═══ TASK MATERIAL
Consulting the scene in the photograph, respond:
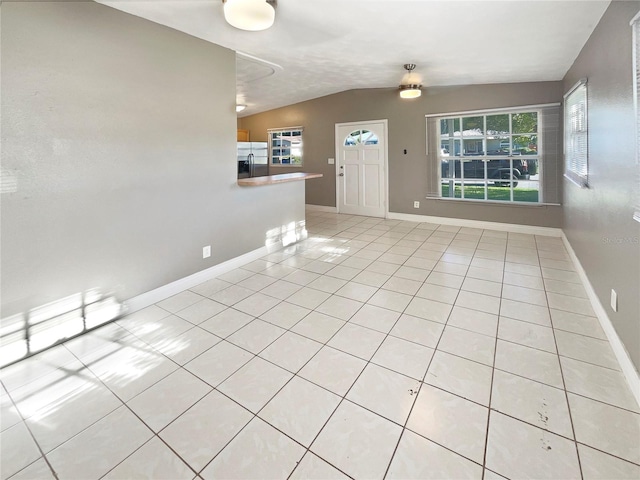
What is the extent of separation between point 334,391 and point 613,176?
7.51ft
══════
═══ TASK MATERIAL
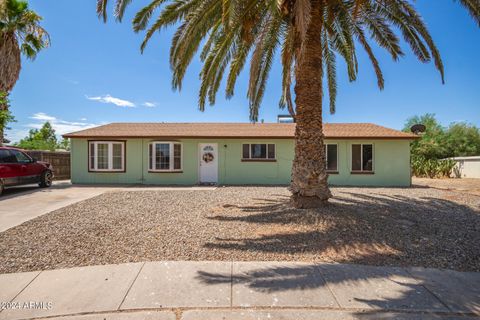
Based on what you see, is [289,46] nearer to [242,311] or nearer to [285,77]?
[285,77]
══════
▶ _TASK GOAL_
Count the lines in the records above that contain the string "between", treating uppercase and lowercase as different. Give only the number.

▶ _REPLY TO THE EXERCISE_
1